• **Direction**: Copy the records from the line containing "How far removed" through the end of the records, requests included, and shift every number in the answers (the distance and the point coordinates) by -69.

• **Items**:
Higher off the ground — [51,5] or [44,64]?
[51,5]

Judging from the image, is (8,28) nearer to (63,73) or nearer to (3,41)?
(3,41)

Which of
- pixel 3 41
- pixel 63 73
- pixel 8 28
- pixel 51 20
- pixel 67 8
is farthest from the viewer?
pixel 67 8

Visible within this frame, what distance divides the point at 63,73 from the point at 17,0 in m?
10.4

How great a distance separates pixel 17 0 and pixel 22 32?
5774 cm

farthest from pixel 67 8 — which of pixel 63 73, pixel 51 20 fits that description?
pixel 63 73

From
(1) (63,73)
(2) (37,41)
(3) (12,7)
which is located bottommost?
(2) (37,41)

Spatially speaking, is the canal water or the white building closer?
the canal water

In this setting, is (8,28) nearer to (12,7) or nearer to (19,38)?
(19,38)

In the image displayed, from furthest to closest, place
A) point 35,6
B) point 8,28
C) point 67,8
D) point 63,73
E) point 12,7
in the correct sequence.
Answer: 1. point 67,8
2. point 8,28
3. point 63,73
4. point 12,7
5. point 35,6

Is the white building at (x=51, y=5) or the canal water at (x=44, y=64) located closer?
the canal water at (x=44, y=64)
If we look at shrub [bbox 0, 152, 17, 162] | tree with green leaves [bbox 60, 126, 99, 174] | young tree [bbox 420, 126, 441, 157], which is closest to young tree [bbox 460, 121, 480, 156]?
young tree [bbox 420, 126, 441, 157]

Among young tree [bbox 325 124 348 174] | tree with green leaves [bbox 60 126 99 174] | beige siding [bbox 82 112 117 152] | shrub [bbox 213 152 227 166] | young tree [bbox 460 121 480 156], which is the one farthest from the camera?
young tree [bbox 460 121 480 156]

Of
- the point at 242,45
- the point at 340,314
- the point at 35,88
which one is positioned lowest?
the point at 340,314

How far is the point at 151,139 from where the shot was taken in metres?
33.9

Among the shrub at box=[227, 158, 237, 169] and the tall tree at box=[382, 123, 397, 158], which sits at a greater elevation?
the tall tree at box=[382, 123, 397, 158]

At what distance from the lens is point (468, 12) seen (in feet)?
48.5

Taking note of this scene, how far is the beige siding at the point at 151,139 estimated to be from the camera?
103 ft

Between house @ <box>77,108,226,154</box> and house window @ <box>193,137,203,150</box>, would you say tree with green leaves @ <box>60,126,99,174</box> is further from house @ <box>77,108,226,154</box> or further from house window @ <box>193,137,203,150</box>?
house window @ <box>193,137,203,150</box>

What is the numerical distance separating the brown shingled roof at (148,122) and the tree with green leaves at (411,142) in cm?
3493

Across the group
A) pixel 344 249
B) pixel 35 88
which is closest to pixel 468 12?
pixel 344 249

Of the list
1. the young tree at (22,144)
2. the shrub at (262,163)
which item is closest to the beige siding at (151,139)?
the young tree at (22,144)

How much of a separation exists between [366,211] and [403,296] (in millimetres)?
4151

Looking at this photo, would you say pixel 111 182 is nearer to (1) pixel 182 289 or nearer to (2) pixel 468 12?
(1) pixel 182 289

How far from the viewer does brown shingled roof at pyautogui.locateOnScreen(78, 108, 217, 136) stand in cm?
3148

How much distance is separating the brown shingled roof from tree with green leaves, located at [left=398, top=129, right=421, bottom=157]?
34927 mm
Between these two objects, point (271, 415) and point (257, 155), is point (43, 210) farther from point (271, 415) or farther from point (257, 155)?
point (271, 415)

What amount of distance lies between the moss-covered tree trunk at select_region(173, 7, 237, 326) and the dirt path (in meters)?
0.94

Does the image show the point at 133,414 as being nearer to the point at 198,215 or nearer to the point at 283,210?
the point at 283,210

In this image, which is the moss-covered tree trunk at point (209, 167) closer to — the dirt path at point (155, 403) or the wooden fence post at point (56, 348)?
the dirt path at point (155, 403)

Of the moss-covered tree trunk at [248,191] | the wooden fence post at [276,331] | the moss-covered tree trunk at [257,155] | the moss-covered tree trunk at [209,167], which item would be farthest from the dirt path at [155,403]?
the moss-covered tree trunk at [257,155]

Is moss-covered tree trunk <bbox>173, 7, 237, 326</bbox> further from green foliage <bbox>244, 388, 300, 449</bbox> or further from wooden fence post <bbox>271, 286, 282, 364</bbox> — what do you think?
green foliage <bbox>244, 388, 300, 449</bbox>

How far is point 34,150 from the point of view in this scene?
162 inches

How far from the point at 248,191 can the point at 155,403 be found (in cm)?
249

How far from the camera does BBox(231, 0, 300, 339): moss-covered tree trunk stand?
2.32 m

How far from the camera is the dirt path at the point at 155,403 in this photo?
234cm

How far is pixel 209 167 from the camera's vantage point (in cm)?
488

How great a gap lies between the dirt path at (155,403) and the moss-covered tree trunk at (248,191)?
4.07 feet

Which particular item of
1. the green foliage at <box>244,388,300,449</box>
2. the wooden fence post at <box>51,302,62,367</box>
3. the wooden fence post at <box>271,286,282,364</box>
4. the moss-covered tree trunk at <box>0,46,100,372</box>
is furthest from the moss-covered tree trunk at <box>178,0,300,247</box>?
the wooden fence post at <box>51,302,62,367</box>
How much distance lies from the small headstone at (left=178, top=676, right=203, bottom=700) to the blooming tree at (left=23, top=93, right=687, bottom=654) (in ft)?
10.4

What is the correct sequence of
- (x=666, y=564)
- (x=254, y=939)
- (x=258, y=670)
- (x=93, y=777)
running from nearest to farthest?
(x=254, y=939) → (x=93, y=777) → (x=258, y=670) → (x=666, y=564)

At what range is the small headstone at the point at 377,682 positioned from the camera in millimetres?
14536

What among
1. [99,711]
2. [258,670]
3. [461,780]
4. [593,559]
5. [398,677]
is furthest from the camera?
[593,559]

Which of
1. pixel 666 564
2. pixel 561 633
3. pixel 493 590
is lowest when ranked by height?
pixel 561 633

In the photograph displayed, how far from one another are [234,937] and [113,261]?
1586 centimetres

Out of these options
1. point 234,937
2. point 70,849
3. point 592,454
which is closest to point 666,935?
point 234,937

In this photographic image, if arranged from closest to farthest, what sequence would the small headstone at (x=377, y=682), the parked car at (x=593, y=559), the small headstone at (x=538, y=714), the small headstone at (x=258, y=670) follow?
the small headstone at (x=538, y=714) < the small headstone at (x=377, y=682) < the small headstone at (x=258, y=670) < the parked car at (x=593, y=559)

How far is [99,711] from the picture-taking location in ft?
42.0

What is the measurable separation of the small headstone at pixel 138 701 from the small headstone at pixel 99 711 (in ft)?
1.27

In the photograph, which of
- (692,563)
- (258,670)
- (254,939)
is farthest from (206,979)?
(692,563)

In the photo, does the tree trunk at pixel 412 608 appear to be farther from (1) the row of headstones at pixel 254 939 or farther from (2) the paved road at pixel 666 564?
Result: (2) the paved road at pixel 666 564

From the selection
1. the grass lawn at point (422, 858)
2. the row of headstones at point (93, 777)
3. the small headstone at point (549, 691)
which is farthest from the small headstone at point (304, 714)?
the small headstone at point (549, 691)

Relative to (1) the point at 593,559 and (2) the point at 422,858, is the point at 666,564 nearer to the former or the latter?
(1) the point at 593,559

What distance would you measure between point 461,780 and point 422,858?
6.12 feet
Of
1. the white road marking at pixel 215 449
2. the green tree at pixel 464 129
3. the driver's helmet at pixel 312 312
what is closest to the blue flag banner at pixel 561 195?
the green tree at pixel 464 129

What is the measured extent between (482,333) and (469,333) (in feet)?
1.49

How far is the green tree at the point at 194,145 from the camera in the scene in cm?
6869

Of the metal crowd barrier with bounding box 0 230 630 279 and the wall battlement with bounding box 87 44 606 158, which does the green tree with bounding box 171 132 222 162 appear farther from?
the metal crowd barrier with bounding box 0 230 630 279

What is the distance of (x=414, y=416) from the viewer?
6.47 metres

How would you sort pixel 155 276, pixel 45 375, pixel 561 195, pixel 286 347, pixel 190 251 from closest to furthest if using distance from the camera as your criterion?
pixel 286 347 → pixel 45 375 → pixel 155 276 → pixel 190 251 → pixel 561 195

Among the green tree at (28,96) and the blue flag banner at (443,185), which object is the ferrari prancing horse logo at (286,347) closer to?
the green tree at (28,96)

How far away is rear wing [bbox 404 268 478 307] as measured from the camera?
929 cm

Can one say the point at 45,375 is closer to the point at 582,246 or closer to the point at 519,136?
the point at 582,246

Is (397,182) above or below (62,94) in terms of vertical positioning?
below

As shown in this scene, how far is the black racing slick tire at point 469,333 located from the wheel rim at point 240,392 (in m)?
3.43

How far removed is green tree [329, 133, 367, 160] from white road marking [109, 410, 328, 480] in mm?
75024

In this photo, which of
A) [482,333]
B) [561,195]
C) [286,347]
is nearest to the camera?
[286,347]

• **Response to the exercise**:
How far removed is green tree [329, 133, 367, 160] from white road marking [109, 410, 328, 480] in mm?
74955

In this photo, which of
A) [482,333]
B) [561,195]
C) [286,347]
is nearest to the camera?
[217,278]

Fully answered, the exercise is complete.